Single by Green Day

from the album Saviors
- B-side: "Look Ma, No Brains!" (7" vinyl)
- Released: October 24, 2023
- Genre: Pop-punk;
- Length: 3:06
- Label: Reprise
- Composers: Billie Joe Armstrong; Mike Dirnt; Tré Cool;
- Lyricist: Billie Joe Armstrong
- Producers: Rob Cavallo; Green Day;

Green Day singles chronology
| "Holy Toledo!" (2021) | "The American Dream Is Killing Me" (2023) | "Look Ma, No Brains!" (2023) |

Music video
- "The American Dream Is Killing Me" on YouTube

= The American Dream Is Killing Me =

2023 single by Green Day

"The American Dream Is Killing Me" is a song by American rock band Green Day from their fourteenth studio album, Saviors (2024). The opening track of the album, the song was originally written by the band during the sessions of their previous studio album as a protest song against the first presidency of Donald Trump. The song was later recorded with encouragement from producer Rob Cavallo, with lyrics tweaked to reflect the "anxiety of being an American".

After three weeks of the band posting zombie-themed teasers to their social media, the song was premiered on October 19, 2023, during a secret show in Las Vegas, and released for digital download and streaming on October 24 as the album's first single. The accompanying music video for the song, directed by Brendan Walter and Ryan Baxley, features the band playing to a crowd of zombies amidst a zombie apocalypse. "The American Dream Is Killing Me" received generally positive reviews from music critics, who praised its catchiness but criticized its "vague" lyrics. The song topped the US Rock Airplay and Canada Rock charts, and was nominated for Best Rock Performance at the 67th Annual Grammy Awards.

== Background and recording ==
"The American Dream Is Killing Me" was initially written during the sessions for Father of All Motherfuckers (2020), Green Day's thirteenth studio album. However, the song was ultimately shelved, as the band deemed the song as "low-hanging fruit" for the "terrible politics and terrible division" within the United States, and wished to avoid political themes on the album altogether.

* RAW DATA
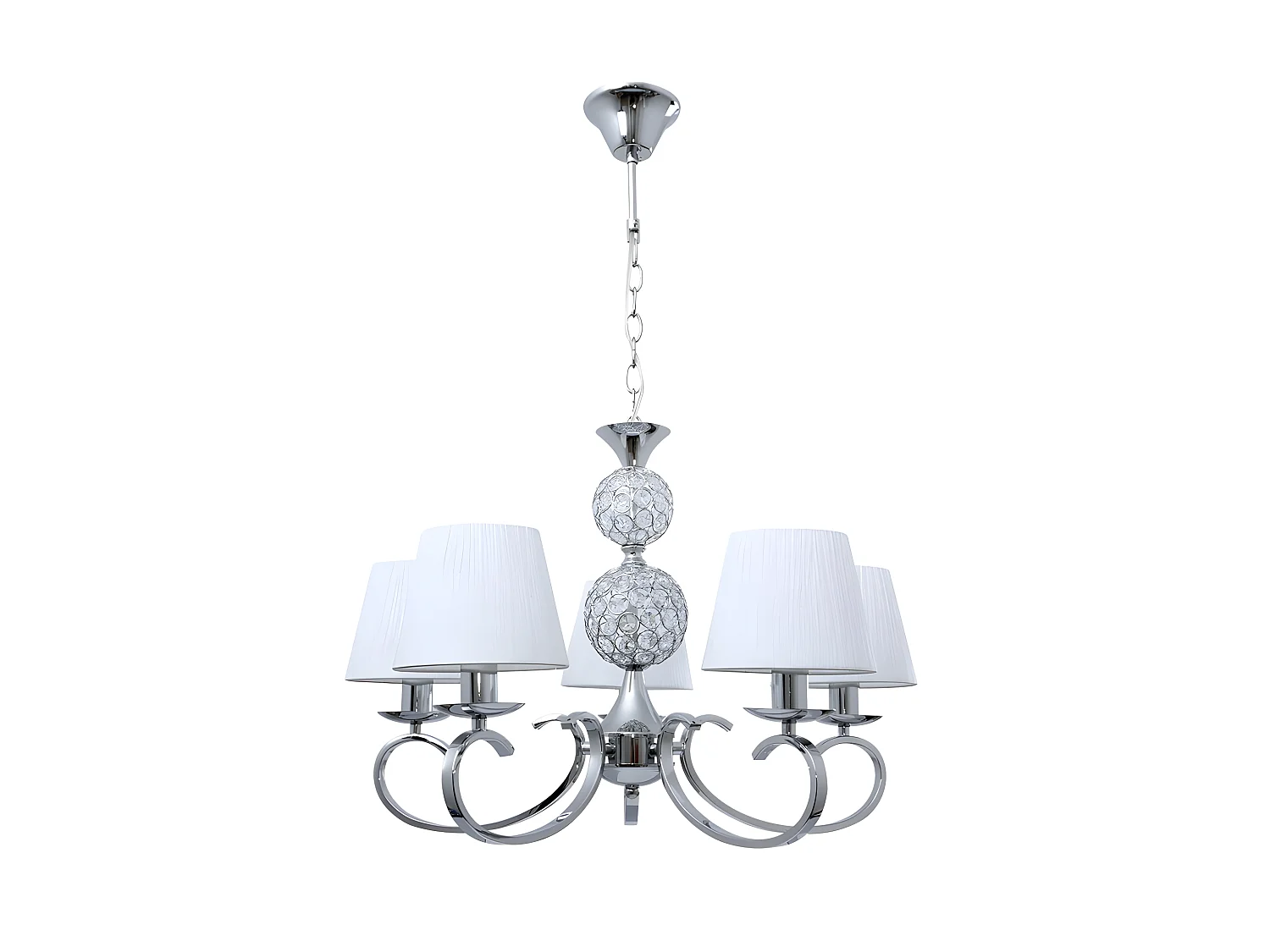 Lampe avec écrans 5 lumières ORDOÑEZ Chrome FABRILAMP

* WHAT IS BEING ASKED
Can you repeat the stretch of the Green Day song article from "After three weeks" through "Annual Grammy Awards.", substituting "surprise concert" for "secret show"?

* RESULT
After three weeks of the band posting zombie-themed teasers to their social media, the song was premiered on October 19, 2023, during a surprise concert in Las Vegas, and released for digital download and streaming on October 24 as the album's first single. The accompanying music video for the song, directed by Brendan Walter and Ryan Baxley, features the band playing to a crowd of zombies amidst a zombie apocalypse. "The American Dream Is Killing Me" received generally positive reviews from music critics, who praised its catchiness but criticized its "vague" lyrics. The song topped the US Rock Airplay and Canada Rock charts, and was nominated for Best Rock Performance at the 67th Annual Grammy Awards.